Task to complete — Reproduce every one of the records below word for word, without changing any character.

(Records from a spatial question set)
________
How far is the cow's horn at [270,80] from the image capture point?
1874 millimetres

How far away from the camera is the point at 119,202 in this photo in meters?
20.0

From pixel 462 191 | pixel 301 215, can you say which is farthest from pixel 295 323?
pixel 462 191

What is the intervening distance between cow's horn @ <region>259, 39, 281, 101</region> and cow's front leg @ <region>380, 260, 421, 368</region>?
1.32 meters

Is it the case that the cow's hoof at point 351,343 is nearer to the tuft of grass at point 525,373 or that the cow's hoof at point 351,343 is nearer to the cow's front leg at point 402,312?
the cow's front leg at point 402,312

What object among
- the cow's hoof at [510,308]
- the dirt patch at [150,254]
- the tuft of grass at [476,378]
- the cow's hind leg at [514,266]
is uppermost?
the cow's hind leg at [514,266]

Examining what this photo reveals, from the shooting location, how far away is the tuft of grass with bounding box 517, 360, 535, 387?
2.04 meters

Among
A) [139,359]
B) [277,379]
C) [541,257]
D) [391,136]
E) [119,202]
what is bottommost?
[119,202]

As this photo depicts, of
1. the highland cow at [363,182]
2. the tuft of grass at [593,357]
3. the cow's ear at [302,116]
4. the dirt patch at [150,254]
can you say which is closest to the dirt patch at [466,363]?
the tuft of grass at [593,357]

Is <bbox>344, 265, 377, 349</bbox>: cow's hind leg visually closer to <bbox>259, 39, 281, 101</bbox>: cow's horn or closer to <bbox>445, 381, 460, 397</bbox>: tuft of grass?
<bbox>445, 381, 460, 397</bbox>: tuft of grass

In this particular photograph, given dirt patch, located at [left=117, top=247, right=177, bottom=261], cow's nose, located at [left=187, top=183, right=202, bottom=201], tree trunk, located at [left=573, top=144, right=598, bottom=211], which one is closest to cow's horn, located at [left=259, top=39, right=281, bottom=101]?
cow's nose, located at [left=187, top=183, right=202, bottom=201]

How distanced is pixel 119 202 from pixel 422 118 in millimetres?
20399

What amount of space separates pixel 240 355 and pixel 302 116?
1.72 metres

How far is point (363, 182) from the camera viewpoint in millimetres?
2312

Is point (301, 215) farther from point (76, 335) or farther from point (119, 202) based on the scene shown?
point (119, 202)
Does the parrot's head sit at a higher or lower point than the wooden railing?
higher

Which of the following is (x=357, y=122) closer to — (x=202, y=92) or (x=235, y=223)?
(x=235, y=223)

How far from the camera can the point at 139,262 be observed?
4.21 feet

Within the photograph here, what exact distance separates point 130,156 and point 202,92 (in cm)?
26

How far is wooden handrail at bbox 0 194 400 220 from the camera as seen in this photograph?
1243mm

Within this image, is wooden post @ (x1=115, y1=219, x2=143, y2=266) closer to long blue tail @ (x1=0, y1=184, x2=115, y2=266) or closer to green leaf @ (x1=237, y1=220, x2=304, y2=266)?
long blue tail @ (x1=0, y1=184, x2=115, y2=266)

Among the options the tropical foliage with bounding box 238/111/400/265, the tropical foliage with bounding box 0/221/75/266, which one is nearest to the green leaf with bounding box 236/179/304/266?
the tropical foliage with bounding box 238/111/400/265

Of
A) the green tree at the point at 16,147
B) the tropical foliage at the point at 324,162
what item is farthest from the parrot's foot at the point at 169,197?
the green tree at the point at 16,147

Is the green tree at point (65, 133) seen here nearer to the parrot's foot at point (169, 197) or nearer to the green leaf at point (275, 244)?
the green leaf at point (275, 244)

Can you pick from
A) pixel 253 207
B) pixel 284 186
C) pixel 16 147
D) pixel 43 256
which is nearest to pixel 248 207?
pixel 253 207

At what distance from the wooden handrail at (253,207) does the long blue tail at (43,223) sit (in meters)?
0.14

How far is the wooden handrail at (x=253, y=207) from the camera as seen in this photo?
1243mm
________
Result of the task —
How far is the cow's horn at [270,80] from the image capture point?
1874 millimetres

How far away from the camera is the point at 119,202 in this photo in meters?
20.0

From pixel 462 191 | pixel 301 215, can you say which is farthest from pixel 295 323?
pixel 462 191

What is the intervening distance between cow's horn @ <region>259, 39, 281, 101</region> and cow's front leg @ <region>380, 260, 421, 368</region>?
1.32 meters

Is it the case that the cow's hoof at point 351,343 is nearer to the tuft of grass at point 525,373 or that the cow's hoof at point 351,343 is nearer to the cow's front leg at point 402,312?
the cow's front leg at point 402,312

What object among
- the cow's hoof at [510,308]
- the dirt patch at [150,254]
- the tuft of grass at [476,378]
- the cow's hind leg at [514,266]
is uppermost?
the cow's hind leg at [514,266]

Examining what this photo reveals, from the shooting location, how far away is the tuft of grass with bounding box 517, 360, 535, 387?
2.04 meters

Among
A) [139,359]
B) [277,379]
C) [541,257]
D) [391,136]
E) [119,202]
what is bottommost?
[119,202]

As this photo depicts, of
1. the highland cow at [363,182]
2. the tuft of grass at [593,357]
3. the cow's ear at [302,116]
4. the dirt patch at [150,254]
can you say which is closest to the dirt patch at [466,363]?
the tuft of grass at [593,357]

Is <bbox>344, 265, 377, 349</bbox>: cow's hind leg visually closer to <bbox>259, 39, 281, 101</bbox>: cow's horn or closer to <bbox>445, 381, 460, 397</bbox>: tuft of grass?
<bbox>445, 381, 460, 397</bbox>: tuft of grass

In this particular photograph, given dirt patch, located at [left=117, top=247, right=177, bottom=261], cow's nose, located at [left=187, top=183, right=202, bottom=201], tree trunk, located at [left=573, top=144, right=598, bottom=211], which one is closest to cow's horn, located at [left=259, top=39, right=281, bottom=101]?
cow's nose, located at [left=187, top=183, right=202, bottom=201]

How distanced is pixel 119 202 from pixel 422 118 in millimetres?
20399

What amount of space separates pixel 240 355 and pixel 302 116?
1.72 metres

How far is point (363, 182) from the camera viewpoint in millimetres?
2312

Is point (301, 215) farther from point (76, 335) or farther from point (119, 202) based on the scene shown?
point (119, 202)
Does the parrot's head sit at a higher or lower point than the wooden railing?
higher

Which of the following is (x=357, y=122) closer to — (x=202, y=92) or (x=235, y=223)?
(x=235, y=223)

How far from the camera can the point at 139,262 be observed?
4.21 feet

Within the photograph here, what exact distance separates point 130,156 and point 202,92 (in cm)?
26

How far is wooden handrail at bbox 0 194 400 220 from the camera as seen in this photograph?
1243mm

Within this image, is wooden post @ (x1=115, y1=219, x2=143, y2=266) closer to long blue tail @ (x1=0, y1=184, x2=115, y2=266) or closer to green leaf @ (x1=237, y1=220, x2=304, y2=266)?
long blue tail @ (x1=0, y1=184, x2=115, y2=266)

Among the options the tropical foliage with bounding box 238/111/400/265, the tropical foliage with bounding box 0/221/75/266, which one is nearest to the green leaf with bounding box 236/179/304/266?
the tropical foliage with bounding box 238/111/400/265

Of
A) the green tree at the point at 16,147
B) the tropical foliage at the point at 324,162
what item is farthest from the parrot's foot at the point at 169,197?
the green tree at the point at 16,147

Is the green tree at point (65, 133) seen here nearer to the parrot's foot at point (169, 197) or nearer to the green leaf at point (275, 244)?
the green leaf at point (275, 244)

Can you pick from
A) pixel 253 207
B) pixel 284 186
C) pixel 16 147
D) pixel 43 256
which is nearest to pixel 248 207?
pixel 253 207

At what distance from the wooden handrail at (253,207) does the long blue tail at (43,223) sit (in meters)?
0.14

How far is the wooden handrail at (x=253, y=207) from the camera as seen in this photo?
1243mm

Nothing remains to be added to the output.